The whaddayas laughed: japes and wisecracks circled like sparks. I kept twitching my nose to smell what they said. I had funny dreams. I felt fat. We were outside in a downpour. I had an odd number of every body part. Pirate was my mom’s nose ring. Then they settled down.

“Aw shut up, you mongrels,” Tenacity said, a second after they’d quieted down.

“Let me go.” No Mind twisted in the face-rats’ cheeks. They sucked his head into a nostril.
“Lmmgg! Lmmgg!”

Pirate found his voice. “What are you dudes? Angela, what are they?”

I just watched. I wanted to see what kind of a fool they’d make of Pirate.

Angela chucked a little blue astigmatism under the chin. She was cuddling four or five indescribables and kissing a few tinies—they smelled like stale Circenses. They looked like glowing cigar ash. A bunch of others waited in line. I say “a bunch”—I could swear they were fifty thousand, but the cave wasn’t big enough for ten. Angela seemed to know all of them. “Tell them what you guys are, Tenacity.”

“Depends. Do we get the light?”

“You saved me. I guess I owe youse everything.”

“Say yes or say no, you liar.”

“Yes.”

“Okay.” Tenacity swung round to face Pirate. “Whaddayaget if you cross a mare and a donkey?”

Pirate looked at me. I shrugged. “A mule,” he said.

“I figured you’d know that, you dumb hick. How about love and hate?”

“What do you mean?”

“Hypostat ‘em. Make ’em into things. Mix ’em together. Then hypodyne ’em back to ideers. So whaddayaget?”

“I dunno. Ambivalence, I guess.”

Tenacity pounded himself in the middle—a hollow clang. “That’s one for the hick. Ambivalence, come round here, buddy.”

It was Ambivalence… I think. A big guy, sort of. He danced over to Tenacity’s side and took a theatrical bow, or else he stayed where he was. Pirate shook his head. “I don’t get it.”

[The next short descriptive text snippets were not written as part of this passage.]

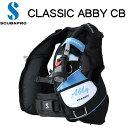 クラシック アビィ CB エアー2装備 Classic Abby CB スキューバプロ(Sプロ)レディース 【送料無料】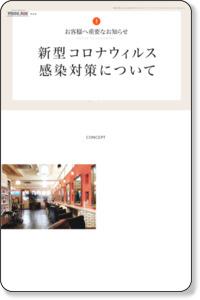 亀有 美容室PRIDE.RISE(プライドライズ)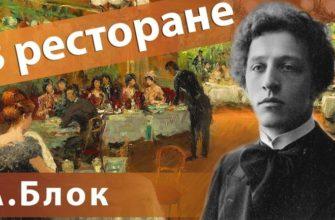 Стихотворение Александра Блока «В ресторане»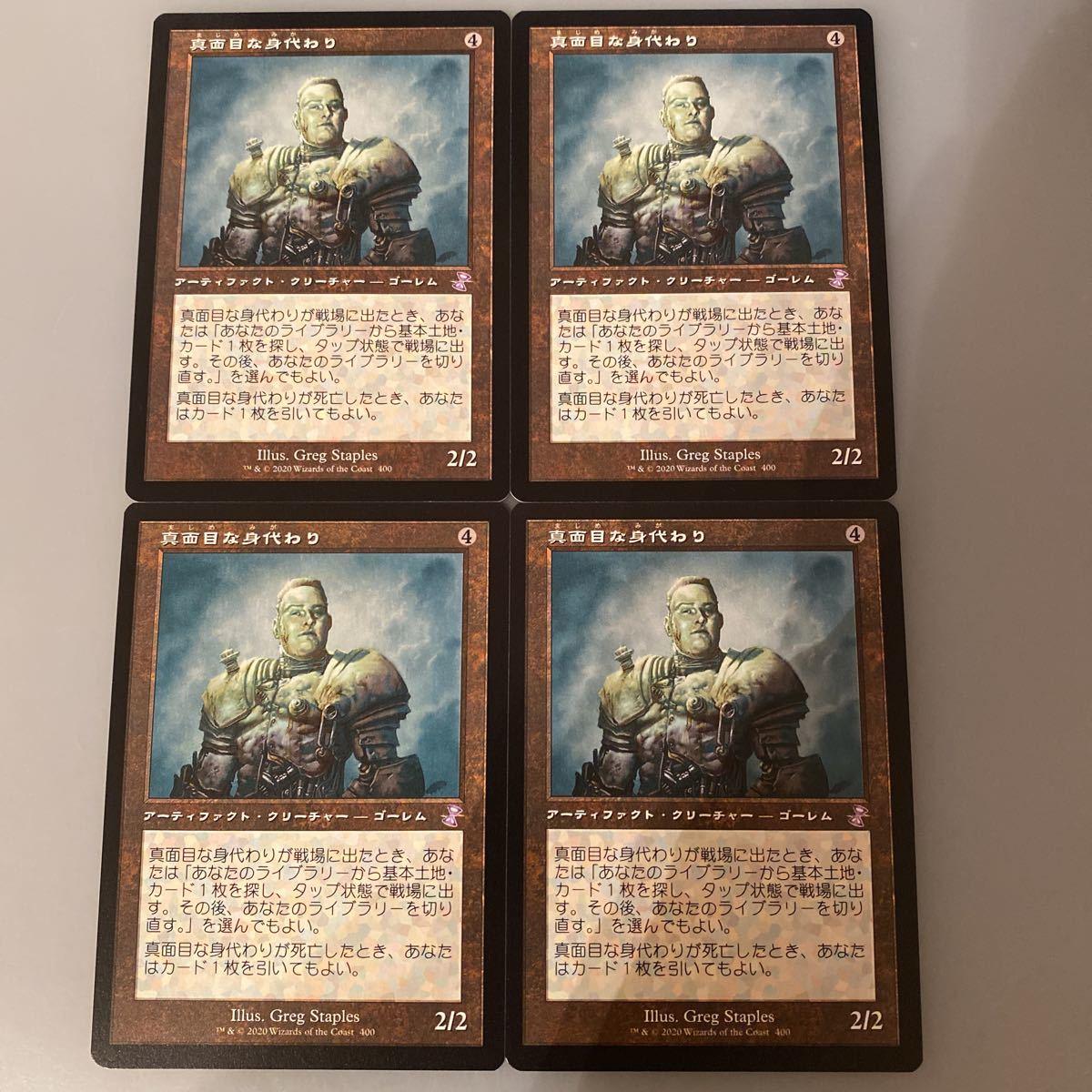 MTG 日本語版 真面目な身代わり 4枚セット 旧枠 時のらせんボーナスシート_画像1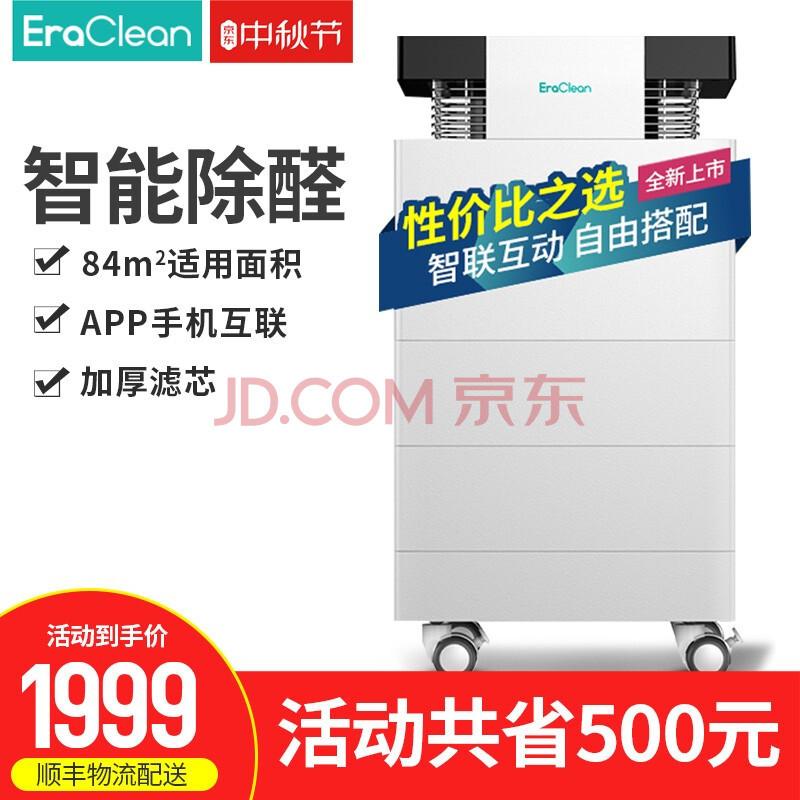 EraClean TOWER mini2 KJ700F-TM05 智能玩家版 家用空气净化器 1999元包邮(需用券)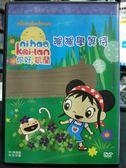 挖寶二手片-P05-224-正版DVD-動畫【你好,凱蘭 猴猴學等待】-學習中國文化也可以學英文喔!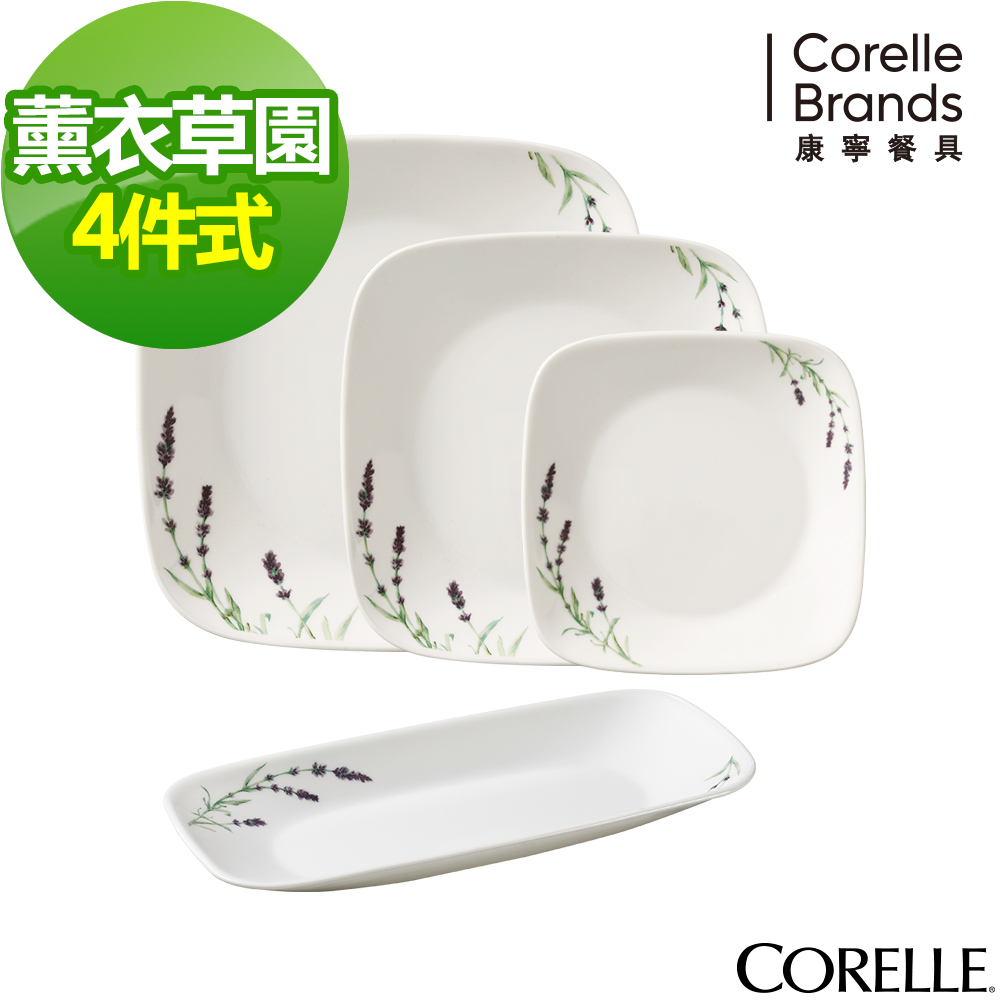 CORELLE康寧 薰衣草園4件式方形餐盤組(405)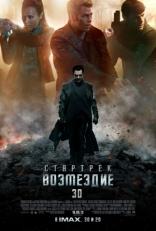 фильм Стартрек: Возмездие Star Trek Into Darkness 2013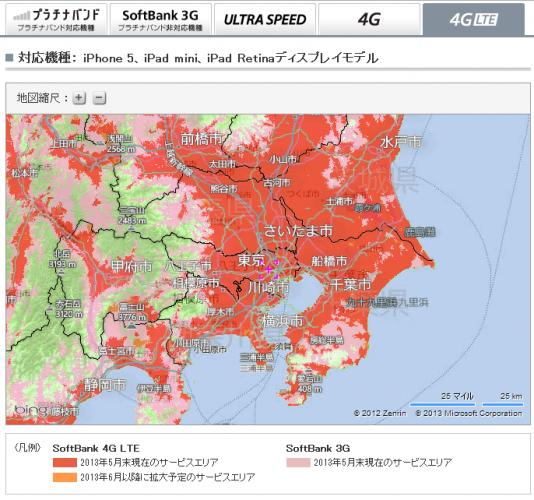 sofybank地図20130810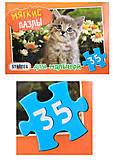 Мягкие пазлы-котенок, 232-15, фото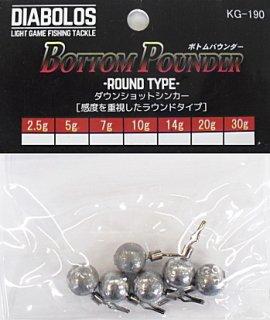 DIABOLOS ダウンショットシンカー ボトムパウンダー ラウンドタイプ KG-190 (2.5g 8個入) / SALE10 (メール便可) 【本店特別価格】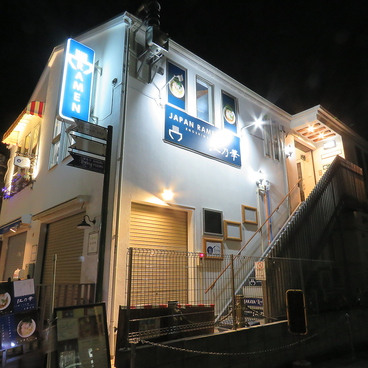 江乃華 JAPAN RAMENの雰囲気1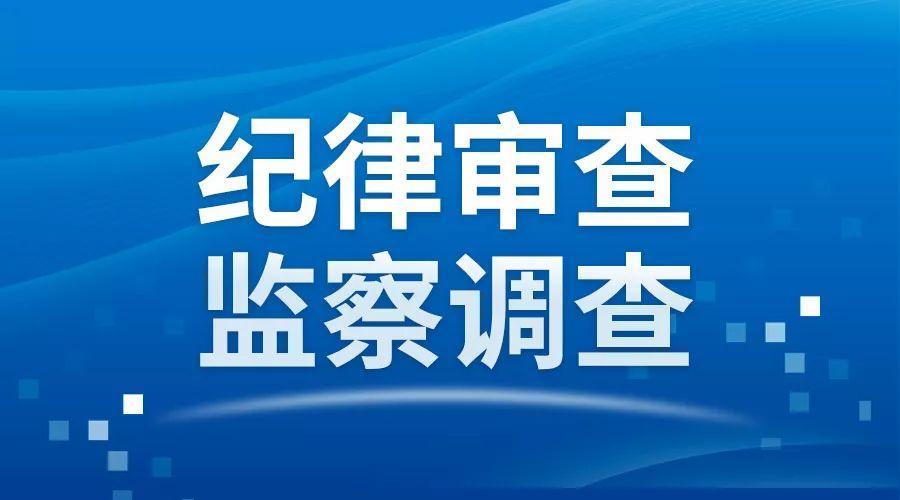 江苏省宿迁市沭阳县科技局局长曹子冬被调查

“Sure you do. You’re doin’ great, hick. Now tell me, whaddayaget if you cross
Veltschmerz,
quicksilver, and aversion to light with genital crabs, death by water, and compassion?” Tenacity shot a mean look at me and warned, “You shut up, you big beefsteak. You know this one.”

“I give up,” Pirate said. “Whaddayaget?”

“Me.” He spat used motor oil in Pirate’s face and led the others laughing.

“You’re those things. Are you those things? I heard about you. You’re
whaddayas.

“I got one more, whiz kid, when the mestizos here put a lid on it.” The laughter, like sausages twisting in their skins, like the smell of the ocean, like grippe, like nostalgia, like two-and-a-half feet, then a bus or a flat stone, stopped. “Whaddayaget if you cross a man with an asshole, hick?”

“Okay—what?”

“Haw! Just another asshole, Jack. Just another asshole.”

“They’re whaddayagets, all right.” Angela was laughing right along with them. “Them old engineers, the ones ‘at dreamed up the City, the ones ‘at was around when the first transcats hit, they
come up with these fellers.”

“With our mommas and poppas, y’mean,” Tenacity bellowed.

“With their mommas and poppas, I mean. They were just figurin’ out how to build the City—you know—from pieces of people all put together in one body, pieces of hearts, pieces of minds, and guts and gizmos too. All that. These guys were the first stats and dynes.”

“Our mommas and poppas were, you mean.”

“Yeah, that’s what I mean. I’m sorry, Tenacity. Do you want me to give you the light now?”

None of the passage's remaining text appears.